Internet Esquire said...

If your objective is to help the working poor, an expansion of the Earned Income Tax Credit would be a much more effective and equitable way of doing so than raising the minimum wage.

Larry James said...

Josh and Chris, write to your Senators (Cornyn and Hutchinson) and ask why they voted against the increase. Mount a campaign in your groups to get a call in and letter writing campaign going. Be sure and read tomorrow here, as I will answer some objections that you will face in supporting the increase that is needed.

Internet Esquire, why on earth would it need to be an either/or proposition with EIC and Minimum Wage? I agree that the EIC needs extending dramatically, but along with an equitable increase in minimum wage and many other things.

Hard datat out of Florida will be posted here tomorrow.

Chris Field said...

Thanks, Larry. I look forward to reading more.

By the way, law school begins in about a month. We have three more weeks here at Camp of the Hills and then we move to Lubbock on August 5th. Hopefully I will be getting in contact with you all about a possible internship sometime in the middle of next year. But I have no doubt that we will be in touch between now and then. Blessings to you.

Larry James said...

Chris, great! Look forward to hearing from you as your progress continues!

Daniel Gray said...

I'm conflicted.

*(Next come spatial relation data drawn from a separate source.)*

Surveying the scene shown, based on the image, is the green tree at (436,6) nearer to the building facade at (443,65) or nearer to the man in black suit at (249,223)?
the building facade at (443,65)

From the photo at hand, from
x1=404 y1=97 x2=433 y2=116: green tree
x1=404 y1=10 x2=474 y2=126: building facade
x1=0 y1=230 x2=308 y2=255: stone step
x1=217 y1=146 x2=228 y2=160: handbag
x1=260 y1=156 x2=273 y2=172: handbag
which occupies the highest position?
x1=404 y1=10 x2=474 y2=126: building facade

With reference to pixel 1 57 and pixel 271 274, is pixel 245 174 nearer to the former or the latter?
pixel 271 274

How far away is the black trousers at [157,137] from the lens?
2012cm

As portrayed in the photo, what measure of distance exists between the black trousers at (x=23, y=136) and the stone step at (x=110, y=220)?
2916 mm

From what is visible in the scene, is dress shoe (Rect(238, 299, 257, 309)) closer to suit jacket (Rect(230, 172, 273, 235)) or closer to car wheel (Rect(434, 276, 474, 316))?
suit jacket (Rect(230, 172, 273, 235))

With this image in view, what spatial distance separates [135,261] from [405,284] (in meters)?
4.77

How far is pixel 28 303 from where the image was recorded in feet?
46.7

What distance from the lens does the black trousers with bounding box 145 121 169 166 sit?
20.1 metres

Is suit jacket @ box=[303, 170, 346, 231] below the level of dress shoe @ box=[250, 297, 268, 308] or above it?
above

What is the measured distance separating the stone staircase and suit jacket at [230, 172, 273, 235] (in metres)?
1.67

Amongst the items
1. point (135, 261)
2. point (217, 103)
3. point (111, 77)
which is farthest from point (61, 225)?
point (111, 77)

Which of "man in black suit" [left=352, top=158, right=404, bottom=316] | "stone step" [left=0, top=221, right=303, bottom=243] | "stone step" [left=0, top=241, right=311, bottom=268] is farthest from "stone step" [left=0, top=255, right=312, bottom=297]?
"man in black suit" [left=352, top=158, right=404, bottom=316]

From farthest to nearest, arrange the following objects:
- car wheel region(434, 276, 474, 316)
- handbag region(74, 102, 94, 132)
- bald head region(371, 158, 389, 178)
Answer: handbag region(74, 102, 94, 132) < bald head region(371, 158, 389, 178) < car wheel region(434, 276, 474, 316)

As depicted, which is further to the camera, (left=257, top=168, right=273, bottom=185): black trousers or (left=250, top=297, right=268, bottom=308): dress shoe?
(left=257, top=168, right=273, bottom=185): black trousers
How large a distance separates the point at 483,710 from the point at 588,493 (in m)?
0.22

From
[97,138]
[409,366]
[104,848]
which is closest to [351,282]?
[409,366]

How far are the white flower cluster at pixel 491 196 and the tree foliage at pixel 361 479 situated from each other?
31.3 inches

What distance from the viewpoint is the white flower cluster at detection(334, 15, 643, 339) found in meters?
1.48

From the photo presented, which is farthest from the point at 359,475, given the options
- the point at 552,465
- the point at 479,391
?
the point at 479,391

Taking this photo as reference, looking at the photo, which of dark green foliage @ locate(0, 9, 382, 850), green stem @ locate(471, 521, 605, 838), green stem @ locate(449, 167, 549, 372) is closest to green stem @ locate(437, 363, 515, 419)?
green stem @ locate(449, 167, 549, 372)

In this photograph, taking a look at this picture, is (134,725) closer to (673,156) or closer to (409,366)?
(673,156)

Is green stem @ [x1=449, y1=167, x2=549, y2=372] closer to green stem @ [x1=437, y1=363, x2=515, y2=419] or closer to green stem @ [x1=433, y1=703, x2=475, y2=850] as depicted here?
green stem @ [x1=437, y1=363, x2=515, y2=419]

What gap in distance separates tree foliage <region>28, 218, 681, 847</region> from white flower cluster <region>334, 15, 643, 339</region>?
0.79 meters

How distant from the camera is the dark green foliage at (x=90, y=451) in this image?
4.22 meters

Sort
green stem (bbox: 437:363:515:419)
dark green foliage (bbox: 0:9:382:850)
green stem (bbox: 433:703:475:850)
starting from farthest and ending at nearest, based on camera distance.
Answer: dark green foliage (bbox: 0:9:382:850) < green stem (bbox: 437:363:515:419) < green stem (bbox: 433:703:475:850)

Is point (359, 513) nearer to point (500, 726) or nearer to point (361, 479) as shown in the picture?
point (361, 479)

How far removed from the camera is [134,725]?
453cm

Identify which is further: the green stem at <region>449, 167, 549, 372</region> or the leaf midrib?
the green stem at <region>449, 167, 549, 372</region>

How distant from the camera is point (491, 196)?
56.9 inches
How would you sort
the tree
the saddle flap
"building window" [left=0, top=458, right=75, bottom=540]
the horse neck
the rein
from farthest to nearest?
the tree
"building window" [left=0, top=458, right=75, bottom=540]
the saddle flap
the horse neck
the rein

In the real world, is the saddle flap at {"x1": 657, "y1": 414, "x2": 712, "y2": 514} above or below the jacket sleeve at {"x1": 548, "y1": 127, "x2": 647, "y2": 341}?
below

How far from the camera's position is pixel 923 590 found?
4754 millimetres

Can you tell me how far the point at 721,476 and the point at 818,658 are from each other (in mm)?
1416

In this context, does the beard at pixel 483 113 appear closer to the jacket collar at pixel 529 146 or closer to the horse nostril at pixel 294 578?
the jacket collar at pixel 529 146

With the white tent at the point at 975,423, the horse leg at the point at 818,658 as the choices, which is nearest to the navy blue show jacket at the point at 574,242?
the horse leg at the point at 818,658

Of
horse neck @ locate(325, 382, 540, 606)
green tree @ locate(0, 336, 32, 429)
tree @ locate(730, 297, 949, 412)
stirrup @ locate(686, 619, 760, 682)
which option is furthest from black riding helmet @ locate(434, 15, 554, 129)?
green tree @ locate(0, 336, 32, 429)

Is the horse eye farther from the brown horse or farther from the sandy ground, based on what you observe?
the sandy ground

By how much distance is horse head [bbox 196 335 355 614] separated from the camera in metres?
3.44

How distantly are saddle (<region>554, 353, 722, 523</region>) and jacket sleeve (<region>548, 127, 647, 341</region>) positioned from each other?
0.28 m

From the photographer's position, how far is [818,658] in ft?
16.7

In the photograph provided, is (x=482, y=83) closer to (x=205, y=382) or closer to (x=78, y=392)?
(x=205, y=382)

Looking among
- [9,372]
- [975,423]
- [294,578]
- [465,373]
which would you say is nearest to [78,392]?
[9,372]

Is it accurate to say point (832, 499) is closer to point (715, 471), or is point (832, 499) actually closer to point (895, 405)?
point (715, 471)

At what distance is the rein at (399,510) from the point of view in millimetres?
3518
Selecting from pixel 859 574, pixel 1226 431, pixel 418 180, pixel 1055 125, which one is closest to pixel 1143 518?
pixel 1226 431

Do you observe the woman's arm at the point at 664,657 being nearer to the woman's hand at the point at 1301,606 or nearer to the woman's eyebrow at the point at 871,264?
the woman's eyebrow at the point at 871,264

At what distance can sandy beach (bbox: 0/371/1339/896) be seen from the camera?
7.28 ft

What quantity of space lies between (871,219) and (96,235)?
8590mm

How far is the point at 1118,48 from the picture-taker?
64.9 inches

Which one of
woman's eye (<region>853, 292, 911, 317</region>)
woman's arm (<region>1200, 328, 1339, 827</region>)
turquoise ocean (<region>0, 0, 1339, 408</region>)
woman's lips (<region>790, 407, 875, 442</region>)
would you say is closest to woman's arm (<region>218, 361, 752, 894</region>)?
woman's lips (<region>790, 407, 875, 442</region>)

I definitely think the EITC should be increased (because it seems to have few negative effects). However, I'm not in full agreement on the minimum wage being increased, but that's due to all the negative theorizing I hear regarding the minimum wage having a negative effect on lower income families by raising costs that affect them significantly. Maybe that's what "the system" wants me to think. Anyway, I'm interested to see this "data" you promise tomorrow. :)

I think minimum wage should at least be tied to the CPI, that way it will always maintain a relatively similar purchasing power. Don't even allow congress its own pay raises -- establish an amount, ans attach everything to the CPI...

Daniel Gray said...

Two other considerations...

1. Most argue that minimum wage increases will force job closings (debatable, I know), however, a jump to over $7.00 in my opinion would put a strain on employers and cause them to downsize. If $7+ is a target, it should be an incremental change over 2-3 years -- employers could adapt better without cutting jobs. Then tie it to the CPI... :)

2. Also, I would be careful raising the federal limit too high -- Abilene, TX and Los Angeles, CA don't cost the same amount of money to live in. Maybe raising the federal minimum to around $6.50 and then encouraging states to set their own minimums higher (incentives or something), that way regions can determine the wage most adequate to the cost of living... Or have the government set regional wages, so the minimum is different in different areas depending on cost of living -- I'm sure I'm making things as complicated as the IRS.

Any thoughts on that?

Larry James said...

Daniel, I understand your issues with regional cost of living, etc. Many states have already enacted minimum wage laws. Tomorrow we will look at Florida after one year with a new minimum wage. The law was passed overwhelmingly by voters in spring 2005 over all of the typical objections raised by people like Gov. Bush and others. The careful analysis after one year if very interesting. The impact, always feared, never seems to materialize after the passage. This tells me that the real issues with minimum wage increases, at least so far in this country, have less to do with the well-being of wage-earners and more to do with the self-interests of those paying for labor. I'll be interested in hearing from you after tomorrow's post.

Michael Davis said...

Larry, you are absolutely right. It IS a travesty. I wrote about it on Dallas Progress on June 21st. Your writing today really brought.A lot of the Texas elected officials votes against the min wage but voted FOR a raise for themselves.